Deuxième étage du missile, Agéa (la fédération représentant les agents généraux d'Axa, Allianz, MMA et Generali), vient de saisir le régulateur du secteur, l'Autorité de contrôle prudentiel et de résolution (ACPR) lui demandant d'enquêter sur les agissements du Crédit Mutuel et de sanctionner des "actions inexactes, déloyales, trompeuses et préjudiciables aux clients" le cas échéant. 

Déjà, le régulateur s'était ému de la décision du Crédit Mutuel, estimant que "les ressources des assureurs ne peuvent servir à couvrir des risques exclus des contrats, sauf à mettre les compagnies en risque".

Rappelons que sur BFM Business, Florence Lustman, présidente de la Fédération française de l'Assurance (FFA) a rappelé que le secteur a décidé d'abonder le fonds de solidarité en versant 400 millions d'euros. "C'est absolument colossal et c'est le choix que nous avons fait".

Vers un dispositif d'accumulation

Elle ouvre par ailleurs la porte à une prise en compte du risque pandémique à l'avenir mais répète qu'il sera impossible d'appliquer les dispositifs classiques d'indemnisation. "Ce qui pourrait fonctionner c'est un mécanisme d'accumulation comme on a un peu sur les catastrophes naturelles, et pendant toutes les années où il n'y aura pas de pandémie, on va accumuler des fonds.
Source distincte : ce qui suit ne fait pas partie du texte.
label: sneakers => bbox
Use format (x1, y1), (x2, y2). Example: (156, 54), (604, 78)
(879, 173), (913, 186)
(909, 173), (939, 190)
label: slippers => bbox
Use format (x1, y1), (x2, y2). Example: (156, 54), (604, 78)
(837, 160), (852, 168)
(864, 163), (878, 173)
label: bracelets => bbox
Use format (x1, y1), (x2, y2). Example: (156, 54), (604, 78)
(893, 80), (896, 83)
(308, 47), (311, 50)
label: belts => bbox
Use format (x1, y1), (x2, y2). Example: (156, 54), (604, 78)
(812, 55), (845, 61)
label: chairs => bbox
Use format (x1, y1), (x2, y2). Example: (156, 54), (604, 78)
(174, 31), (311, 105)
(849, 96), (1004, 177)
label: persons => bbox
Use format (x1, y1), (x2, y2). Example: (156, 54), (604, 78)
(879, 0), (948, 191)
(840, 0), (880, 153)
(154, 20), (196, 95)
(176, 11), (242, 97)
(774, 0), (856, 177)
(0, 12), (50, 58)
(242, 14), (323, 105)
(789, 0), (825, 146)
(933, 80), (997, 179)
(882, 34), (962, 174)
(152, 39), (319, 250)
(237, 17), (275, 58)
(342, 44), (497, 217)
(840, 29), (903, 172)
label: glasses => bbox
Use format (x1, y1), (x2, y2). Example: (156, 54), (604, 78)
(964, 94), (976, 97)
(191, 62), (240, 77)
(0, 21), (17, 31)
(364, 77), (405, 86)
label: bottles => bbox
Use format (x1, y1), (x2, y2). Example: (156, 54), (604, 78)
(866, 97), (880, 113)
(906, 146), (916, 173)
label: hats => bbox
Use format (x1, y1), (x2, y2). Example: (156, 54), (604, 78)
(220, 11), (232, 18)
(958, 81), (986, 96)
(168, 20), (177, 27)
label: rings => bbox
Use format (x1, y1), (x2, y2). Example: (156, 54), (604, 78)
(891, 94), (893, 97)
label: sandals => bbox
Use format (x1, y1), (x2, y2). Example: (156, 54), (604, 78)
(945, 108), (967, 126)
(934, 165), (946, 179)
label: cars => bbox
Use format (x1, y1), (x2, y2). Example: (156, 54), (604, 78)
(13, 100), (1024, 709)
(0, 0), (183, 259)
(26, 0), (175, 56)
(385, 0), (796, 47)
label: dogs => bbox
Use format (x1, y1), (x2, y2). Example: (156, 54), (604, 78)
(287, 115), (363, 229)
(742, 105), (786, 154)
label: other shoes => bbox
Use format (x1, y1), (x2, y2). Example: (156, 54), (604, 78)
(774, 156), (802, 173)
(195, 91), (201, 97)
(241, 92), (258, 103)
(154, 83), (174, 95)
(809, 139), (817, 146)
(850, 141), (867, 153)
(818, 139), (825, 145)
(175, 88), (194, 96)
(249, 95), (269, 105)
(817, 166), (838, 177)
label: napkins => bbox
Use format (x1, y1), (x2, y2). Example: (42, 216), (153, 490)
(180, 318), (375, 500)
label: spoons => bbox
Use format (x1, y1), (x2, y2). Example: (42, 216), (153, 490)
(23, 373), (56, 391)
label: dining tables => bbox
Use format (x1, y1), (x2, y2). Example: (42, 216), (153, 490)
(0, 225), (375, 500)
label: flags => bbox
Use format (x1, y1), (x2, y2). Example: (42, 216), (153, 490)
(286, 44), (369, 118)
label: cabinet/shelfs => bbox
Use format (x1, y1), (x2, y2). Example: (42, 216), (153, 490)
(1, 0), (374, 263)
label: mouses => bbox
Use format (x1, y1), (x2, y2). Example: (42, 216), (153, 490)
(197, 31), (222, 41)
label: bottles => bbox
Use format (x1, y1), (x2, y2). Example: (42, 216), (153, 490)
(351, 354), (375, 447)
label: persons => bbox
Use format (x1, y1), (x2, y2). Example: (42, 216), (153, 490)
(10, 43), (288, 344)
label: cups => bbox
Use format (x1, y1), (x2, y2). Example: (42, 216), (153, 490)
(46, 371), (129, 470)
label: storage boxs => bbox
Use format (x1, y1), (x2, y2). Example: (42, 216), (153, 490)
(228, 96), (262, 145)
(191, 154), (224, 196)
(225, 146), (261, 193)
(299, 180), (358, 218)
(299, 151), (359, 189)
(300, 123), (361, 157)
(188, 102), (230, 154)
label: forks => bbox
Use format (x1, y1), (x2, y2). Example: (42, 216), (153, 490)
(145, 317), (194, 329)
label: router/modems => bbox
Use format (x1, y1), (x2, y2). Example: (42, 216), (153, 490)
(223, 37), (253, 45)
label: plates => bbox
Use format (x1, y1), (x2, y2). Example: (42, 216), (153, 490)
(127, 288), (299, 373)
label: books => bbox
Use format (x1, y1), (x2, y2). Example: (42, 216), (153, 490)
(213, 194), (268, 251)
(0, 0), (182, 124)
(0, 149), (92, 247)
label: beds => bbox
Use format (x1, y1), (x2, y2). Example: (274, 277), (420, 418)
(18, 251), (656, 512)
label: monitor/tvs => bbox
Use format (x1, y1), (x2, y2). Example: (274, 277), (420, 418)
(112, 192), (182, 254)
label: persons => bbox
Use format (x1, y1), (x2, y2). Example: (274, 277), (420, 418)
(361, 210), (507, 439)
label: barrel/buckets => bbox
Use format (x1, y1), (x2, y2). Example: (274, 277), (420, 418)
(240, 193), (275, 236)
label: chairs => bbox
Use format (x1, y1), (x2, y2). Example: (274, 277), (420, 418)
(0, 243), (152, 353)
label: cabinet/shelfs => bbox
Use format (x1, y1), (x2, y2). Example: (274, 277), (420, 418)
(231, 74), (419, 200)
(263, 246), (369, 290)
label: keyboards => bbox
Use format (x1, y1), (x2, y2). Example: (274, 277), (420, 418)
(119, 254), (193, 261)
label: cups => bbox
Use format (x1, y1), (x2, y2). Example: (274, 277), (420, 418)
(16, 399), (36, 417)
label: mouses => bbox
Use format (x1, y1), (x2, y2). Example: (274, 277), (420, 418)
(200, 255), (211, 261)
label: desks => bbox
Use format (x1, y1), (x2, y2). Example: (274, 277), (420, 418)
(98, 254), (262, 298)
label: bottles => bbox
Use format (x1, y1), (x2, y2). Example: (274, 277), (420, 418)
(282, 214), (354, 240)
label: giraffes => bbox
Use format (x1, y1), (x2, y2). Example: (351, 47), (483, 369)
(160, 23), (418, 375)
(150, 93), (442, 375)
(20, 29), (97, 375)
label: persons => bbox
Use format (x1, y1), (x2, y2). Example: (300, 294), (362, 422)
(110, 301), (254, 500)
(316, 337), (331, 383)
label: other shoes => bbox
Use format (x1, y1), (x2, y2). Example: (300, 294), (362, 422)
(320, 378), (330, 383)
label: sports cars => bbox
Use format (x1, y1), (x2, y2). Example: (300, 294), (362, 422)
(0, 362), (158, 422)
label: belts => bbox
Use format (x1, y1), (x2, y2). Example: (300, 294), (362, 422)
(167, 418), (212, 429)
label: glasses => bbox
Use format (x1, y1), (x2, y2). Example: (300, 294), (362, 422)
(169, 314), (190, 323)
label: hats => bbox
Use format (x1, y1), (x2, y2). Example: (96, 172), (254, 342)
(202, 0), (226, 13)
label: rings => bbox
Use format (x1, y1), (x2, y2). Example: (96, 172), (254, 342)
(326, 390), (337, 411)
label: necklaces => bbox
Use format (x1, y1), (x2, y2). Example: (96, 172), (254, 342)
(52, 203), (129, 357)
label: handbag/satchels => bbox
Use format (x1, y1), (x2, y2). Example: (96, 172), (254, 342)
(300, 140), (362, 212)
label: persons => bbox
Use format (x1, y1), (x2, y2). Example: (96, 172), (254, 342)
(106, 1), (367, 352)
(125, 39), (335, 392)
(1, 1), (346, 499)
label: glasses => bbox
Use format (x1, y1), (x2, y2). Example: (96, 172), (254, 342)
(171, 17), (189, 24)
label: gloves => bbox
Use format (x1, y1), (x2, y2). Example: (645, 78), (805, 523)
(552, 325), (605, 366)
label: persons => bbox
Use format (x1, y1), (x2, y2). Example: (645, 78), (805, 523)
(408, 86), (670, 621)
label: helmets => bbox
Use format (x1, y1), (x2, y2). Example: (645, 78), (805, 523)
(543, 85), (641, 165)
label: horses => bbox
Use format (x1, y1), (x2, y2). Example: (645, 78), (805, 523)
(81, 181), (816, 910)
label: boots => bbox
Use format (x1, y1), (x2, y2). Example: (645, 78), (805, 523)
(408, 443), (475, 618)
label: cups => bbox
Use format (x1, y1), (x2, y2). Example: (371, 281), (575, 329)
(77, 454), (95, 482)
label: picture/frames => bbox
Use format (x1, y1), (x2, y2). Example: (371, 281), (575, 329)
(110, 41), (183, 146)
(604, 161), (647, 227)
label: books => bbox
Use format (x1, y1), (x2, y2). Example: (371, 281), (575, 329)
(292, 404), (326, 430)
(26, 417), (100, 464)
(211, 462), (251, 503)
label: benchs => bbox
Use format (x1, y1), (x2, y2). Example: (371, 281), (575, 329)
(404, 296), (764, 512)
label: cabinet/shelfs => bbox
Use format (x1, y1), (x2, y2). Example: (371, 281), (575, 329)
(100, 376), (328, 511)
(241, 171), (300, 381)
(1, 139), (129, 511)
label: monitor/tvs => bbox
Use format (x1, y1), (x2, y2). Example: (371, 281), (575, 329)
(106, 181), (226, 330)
Et puis le jour où il y aura une pandémie on sera en mesure d'indemniser une partie des conséquences de cette pandémie".

"Mais ne nous y trompons pas", prévient Florence Lustman. "Quand on a des montants de l'ordre de 60 milliards, on est à dix fois le montant maximum des catastrophes naturelles qu'on n'a jamais couvertes". L'Etat devra donc quoi qu'il arrive prendre le relais face à ces "sommes astronomiques".